● WHAT THIS TASK INVOLVES
Rewrite the stretch of the blog post on creative slumps from "Oh, one more" through "my dear blogophiles.", replacing "curbed" with "dampened".

● GIVEN TEXT
+--

I say this without any implications of self-aggrandisement since I am highly critical of my own paltry attempts to create works of art, music & songs, and works of fiction. I think that creativity, however small, however modest, contains within it a tendency for the artist/musician/writer to experience bi-polar swings of mood. I hit a down swing over the past few weeks. At such times it is not infrequent to be hit by a block, too. I suppose one  might think of writer’s block as the prototype, but I recently had a sketching block lasting for a month. Fortunately,  this has now been broken. I have three new songs with the sets of lyrics completed in full, yet I have not been able to bring myself to practice them up to performance level. I can’t understand this; it has never happened before in this fashion.

I do sometimes search for evidence that I might be on the right track, whatever that might mean. Perhaps I am looking for a modicum of feedback. Here is the problem. I have maintained a website for many years. Nobody downloads my songs from links I provide on that site; nobody buys my novels or my art books; very few people listen to the live music shows that I play each week, streamed on the Internet. It is true that these are primarily played for people with avatars in the virtual community known as Second Life on the Internet, but I give clear instructions on my website as to how to listen to my stream ‘live’ should anyone who is not in that community wish to do that.  So, basically, I sometimes wonder why I bother. It can’t (given the time and emotional effort required to create and perform all this stuff) be for the joy of knowing that it is widely appreciated. However, I do have a small but loyal group of fans within my Second Life audience and for them I am truly grateful. Without them, I do think I might just quit and settle down to a life of watching soap operas on cable TV channels!

Oh, one more thing. The bipolar down swing curbed my enthusiasm for moving more deeply into the phenomenon of vlogging. I am not saying that I have given it up, but for the time being all is quiet on the vlogging front. Speak to you later, my dear blogophiles.

+--

● Spatial reasoning question data
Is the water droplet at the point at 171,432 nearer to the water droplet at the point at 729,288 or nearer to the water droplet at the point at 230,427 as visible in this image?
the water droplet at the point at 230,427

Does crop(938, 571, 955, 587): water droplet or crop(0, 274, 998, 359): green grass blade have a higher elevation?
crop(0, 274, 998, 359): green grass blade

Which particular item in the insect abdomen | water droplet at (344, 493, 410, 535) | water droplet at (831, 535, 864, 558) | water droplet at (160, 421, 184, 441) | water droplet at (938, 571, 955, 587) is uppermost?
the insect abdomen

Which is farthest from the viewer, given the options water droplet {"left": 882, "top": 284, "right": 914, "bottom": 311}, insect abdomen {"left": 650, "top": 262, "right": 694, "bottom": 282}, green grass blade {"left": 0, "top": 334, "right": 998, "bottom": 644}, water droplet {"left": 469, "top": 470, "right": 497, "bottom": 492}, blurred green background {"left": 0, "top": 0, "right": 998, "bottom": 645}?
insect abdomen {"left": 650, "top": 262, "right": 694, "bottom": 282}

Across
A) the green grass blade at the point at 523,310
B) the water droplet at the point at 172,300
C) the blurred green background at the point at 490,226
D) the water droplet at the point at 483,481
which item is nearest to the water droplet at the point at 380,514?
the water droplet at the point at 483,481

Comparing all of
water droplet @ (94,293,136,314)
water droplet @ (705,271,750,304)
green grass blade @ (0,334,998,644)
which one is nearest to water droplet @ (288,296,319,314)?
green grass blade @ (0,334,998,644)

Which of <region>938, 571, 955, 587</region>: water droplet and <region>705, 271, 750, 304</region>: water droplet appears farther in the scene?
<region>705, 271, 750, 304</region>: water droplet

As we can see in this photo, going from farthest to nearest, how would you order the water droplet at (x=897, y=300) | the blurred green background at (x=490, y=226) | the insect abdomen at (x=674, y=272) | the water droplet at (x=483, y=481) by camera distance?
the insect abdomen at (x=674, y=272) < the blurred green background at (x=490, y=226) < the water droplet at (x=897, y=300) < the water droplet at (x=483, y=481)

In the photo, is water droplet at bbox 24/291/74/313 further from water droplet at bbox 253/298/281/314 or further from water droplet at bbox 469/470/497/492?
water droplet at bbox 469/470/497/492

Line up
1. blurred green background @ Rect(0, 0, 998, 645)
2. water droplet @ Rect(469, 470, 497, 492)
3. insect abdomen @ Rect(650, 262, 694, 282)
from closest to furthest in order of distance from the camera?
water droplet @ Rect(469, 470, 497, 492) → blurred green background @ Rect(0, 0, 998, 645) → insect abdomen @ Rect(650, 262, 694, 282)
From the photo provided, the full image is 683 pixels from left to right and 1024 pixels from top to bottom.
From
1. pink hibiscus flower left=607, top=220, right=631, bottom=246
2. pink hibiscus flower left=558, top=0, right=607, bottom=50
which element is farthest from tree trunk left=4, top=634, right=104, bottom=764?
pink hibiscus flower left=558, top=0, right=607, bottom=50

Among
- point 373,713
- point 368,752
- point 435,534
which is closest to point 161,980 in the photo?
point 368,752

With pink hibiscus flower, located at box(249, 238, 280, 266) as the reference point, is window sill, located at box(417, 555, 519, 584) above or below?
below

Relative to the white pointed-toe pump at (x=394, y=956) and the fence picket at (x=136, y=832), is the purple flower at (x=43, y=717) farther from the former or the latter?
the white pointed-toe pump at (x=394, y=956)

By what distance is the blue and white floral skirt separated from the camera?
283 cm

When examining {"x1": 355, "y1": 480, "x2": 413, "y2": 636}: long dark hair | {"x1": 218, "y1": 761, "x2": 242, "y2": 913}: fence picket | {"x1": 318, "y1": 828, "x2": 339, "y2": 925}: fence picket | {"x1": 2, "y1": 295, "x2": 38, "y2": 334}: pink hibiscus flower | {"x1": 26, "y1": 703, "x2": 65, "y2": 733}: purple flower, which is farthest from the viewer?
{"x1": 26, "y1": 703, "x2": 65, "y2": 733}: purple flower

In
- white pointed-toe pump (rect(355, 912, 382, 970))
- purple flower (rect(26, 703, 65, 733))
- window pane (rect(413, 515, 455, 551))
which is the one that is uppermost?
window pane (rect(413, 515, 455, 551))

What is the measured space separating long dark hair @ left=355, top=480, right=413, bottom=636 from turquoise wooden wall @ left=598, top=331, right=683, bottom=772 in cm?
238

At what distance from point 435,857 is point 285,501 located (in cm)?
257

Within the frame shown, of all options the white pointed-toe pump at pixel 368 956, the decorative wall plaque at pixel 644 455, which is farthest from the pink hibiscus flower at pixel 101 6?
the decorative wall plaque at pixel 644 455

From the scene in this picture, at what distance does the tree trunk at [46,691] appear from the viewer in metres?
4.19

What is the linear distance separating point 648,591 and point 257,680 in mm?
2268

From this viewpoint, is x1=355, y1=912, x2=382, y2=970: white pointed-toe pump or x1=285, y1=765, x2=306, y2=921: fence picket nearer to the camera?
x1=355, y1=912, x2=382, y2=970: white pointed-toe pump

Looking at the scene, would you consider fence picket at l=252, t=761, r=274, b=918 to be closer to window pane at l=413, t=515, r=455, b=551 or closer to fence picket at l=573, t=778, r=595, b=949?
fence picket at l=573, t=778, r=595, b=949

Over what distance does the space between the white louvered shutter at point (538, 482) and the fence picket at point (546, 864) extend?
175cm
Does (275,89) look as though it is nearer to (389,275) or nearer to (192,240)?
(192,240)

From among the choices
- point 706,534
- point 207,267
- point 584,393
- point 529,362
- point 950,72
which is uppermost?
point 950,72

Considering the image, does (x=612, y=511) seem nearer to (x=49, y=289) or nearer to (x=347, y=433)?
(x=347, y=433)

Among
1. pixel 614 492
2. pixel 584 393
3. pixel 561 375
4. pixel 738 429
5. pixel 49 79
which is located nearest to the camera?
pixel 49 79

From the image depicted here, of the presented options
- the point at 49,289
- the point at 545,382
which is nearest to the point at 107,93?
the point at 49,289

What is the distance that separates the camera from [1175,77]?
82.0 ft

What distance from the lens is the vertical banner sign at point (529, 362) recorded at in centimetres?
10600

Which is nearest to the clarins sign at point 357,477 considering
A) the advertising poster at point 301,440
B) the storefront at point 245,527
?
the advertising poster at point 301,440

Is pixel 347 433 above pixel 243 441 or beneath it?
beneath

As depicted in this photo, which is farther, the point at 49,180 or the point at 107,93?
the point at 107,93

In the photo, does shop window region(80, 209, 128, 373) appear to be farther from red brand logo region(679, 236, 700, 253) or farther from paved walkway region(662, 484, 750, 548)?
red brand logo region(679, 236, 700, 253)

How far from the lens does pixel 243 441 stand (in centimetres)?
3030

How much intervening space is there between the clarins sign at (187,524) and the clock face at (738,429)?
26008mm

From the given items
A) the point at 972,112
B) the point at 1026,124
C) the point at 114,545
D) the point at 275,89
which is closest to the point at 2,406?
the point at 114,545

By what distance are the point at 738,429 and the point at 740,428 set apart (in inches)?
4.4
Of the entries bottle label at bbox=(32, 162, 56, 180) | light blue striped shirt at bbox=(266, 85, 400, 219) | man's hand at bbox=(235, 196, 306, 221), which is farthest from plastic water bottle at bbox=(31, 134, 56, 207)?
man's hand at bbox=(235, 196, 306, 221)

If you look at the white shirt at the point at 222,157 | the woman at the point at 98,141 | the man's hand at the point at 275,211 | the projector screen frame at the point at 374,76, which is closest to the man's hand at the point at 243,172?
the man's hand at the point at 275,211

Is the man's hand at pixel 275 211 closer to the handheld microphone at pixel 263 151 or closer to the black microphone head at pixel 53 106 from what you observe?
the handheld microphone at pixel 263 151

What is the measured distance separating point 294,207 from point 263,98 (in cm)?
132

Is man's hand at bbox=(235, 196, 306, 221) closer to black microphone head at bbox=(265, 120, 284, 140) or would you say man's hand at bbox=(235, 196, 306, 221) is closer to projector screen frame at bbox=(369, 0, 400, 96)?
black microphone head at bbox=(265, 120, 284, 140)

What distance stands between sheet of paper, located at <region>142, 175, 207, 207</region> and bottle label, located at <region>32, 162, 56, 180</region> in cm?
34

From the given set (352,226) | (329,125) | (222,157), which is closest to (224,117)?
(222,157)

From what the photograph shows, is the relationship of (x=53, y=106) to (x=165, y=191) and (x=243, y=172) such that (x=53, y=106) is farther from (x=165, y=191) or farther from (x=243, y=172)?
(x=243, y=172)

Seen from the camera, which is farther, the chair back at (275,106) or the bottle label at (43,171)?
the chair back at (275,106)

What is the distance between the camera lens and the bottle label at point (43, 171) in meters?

+--

● WRITTEN ANSWER
Oh, one more thing. The bipolar down swing dampened my enthusiasm for moving more deeply into the phenomenon of vlogging. I am not saying that I have given it up, but for the time being all is quiet on the vlogging front. Speak to you later, my dear blogophiles.